Bukan rahasia lagi kalau revolusi industri telah membawa perubahan besar sekaligus bencana bagi umat manusia.
Salah satunya seperti penderitaan tak terhingga yang dirasakan para gadis pekerja pabrik korek api di London, Inggris.
Dikutip dari The Guardian, pada tahun 1860-an ada beberapa perusahaan pembuat korek api di London Timur. Dua di antaranya Bryant and May yang termasuk paling besar.
Sayang dalam proses produksinya, Bryant and May menggunakan fosfor putih beracun.
Selain itu, dua perusahaan ini juga mengeksploitasi pekerja dengan menurunkan upah dan memaksa buruh yang mayoritas wanita untuk memproduksi korek api lebih dari 14 jam sehari.
Dampak Buruk Fosfor Putih
Ujung korek api terbuat dari fosfor putih agar dapat menyala dengan baik. Namun uap yang dikeluarkan oleh senyawa ini sangat beracun dan mematikan bagi pekerjanya.
Efeknya, sebagian besar gadis-gadis buruh itu menunjukkan gejala aneh yang disebut rahang Phossy.

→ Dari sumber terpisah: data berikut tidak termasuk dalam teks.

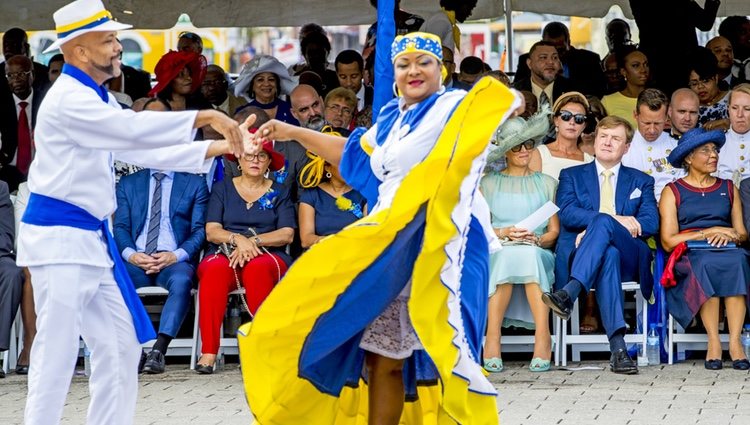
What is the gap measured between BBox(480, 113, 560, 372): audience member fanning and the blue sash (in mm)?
3839

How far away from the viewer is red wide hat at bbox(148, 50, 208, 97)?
11.6 m

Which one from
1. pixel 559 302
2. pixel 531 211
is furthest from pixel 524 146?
pixel 559 302

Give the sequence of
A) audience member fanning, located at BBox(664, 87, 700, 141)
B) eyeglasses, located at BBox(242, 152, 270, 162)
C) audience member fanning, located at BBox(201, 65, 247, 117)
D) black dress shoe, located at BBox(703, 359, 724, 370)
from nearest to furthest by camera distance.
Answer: black dress shoe, located at BBox(703, 359, 724, 370)
eyeglasses, located at BBox(242, 152, 270, 162)
audience member fanning, located at BBox(664, 87, 700, 141)
audience member fanning, located at BBox(201, 65, 247, 117)

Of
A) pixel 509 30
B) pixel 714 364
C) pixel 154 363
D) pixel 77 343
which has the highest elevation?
pixel 509 30

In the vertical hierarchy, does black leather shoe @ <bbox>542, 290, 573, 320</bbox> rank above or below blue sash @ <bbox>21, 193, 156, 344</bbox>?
below

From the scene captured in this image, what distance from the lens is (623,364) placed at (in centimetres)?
907

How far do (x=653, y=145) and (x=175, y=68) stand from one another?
12.8ft

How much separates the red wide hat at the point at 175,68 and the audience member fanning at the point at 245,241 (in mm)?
1861

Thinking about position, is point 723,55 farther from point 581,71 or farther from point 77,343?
point 77,343

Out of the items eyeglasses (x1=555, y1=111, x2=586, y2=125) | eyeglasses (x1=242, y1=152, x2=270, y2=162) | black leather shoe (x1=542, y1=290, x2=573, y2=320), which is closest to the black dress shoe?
black leather shoe (x1=542, y1=290, x2=573, y2=320)

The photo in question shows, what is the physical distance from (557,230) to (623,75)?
9.03 ft

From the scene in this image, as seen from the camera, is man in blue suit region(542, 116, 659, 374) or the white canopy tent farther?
the white canopy tent

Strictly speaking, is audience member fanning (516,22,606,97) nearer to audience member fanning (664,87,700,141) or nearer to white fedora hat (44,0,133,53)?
audience member fanning (664,87,700,141)

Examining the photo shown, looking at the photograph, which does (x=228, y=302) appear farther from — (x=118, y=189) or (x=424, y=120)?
(x=424, y=120)
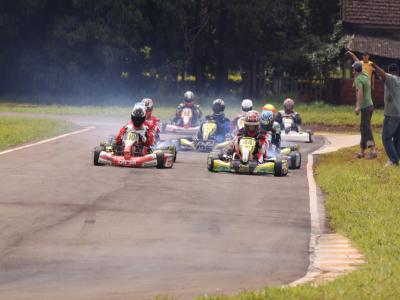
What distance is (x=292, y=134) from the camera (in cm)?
3005

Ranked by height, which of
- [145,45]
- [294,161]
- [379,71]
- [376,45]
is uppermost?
[376,45]

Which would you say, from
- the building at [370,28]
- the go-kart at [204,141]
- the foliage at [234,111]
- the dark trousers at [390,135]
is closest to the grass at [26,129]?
the go-kart at [204,141]

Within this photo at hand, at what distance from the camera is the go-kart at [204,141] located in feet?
81.9

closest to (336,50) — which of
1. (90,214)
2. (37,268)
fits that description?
(90,214)

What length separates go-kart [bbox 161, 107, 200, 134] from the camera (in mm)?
29719

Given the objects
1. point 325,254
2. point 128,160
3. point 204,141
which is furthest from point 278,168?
point 325,254

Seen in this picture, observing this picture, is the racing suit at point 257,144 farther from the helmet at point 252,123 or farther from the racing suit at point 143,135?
the racing suit at point 143,135

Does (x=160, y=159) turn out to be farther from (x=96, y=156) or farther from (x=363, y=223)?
(x=363, y=223)

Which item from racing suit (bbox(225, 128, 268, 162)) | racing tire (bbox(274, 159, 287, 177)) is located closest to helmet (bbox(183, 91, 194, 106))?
racing suit (bbox(225, 128, 268, 162))

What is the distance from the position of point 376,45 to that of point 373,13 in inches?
93.4

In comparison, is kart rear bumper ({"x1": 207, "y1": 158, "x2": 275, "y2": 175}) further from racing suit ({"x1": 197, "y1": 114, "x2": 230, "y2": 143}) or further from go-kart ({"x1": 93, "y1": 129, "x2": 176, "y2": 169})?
racing suit ({"x1": 197, "y1": 114, "x2": 230, "y2": 143})

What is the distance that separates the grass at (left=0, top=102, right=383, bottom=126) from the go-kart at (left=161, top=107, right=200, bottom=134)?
851cm

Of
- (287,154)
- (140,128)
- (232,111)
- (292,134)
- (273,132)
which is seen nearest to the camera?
(140,128)

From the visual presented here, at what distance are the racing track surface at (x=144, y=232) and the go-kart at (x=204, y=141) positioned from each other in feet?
16.2
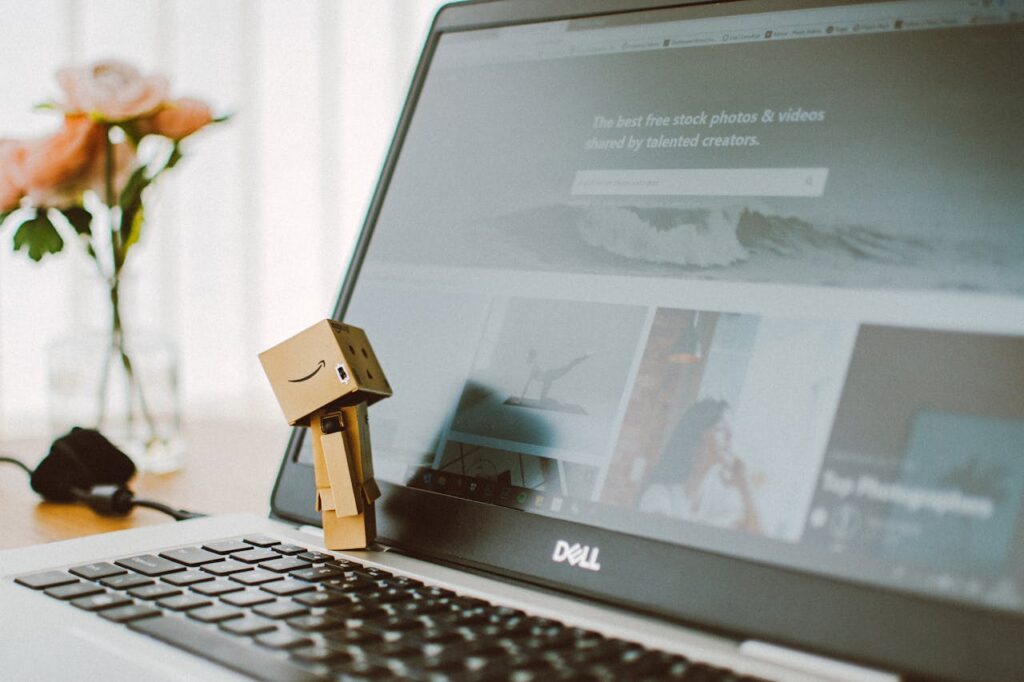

Gejala utama yang tampak jelas adalah tulang rahang mulai membusuk, mengeluarkan bau yang tidak sedap hingga menyebabkan cacat pada wajah dengan rasa sakit yang tak tertahankan.
Baca juga: Sejarah Kelam Panjat Pinang, Simbol Penindasan dan Warisan Belanda
Sayangnya pada saat itu, tidak ada pengobatan pasti selain mencabut rahang sebelum efeknya menyebar ke otak dan menyebabkan kerusakan lebih lanjut.
Namun tetap saja mencabut rahang, beresiko memperpendek umur gadis-gadis itu.
Aksi Mogok Gadis Korek Api
Annie Besant dalam artikelnya "White Slavery in London" mengungkap aksi mogok yang dilakukan gadis-gadis buruh korek ap telah mendapat perhatian dari pemerintah, media, dan aktivis HAM.
Pengusaha yang takut kehilangan bisnis memutuskan untuk mengambil langkah. Mereka menyerahkan kertas perjanjian kepada para buruh.
Mereka diminta untuk menandatangani surat pernyataan bahwa mereka bekerja dalam kondisi terbaik. Juga, upah tidak pernah dipotong atau ditunda.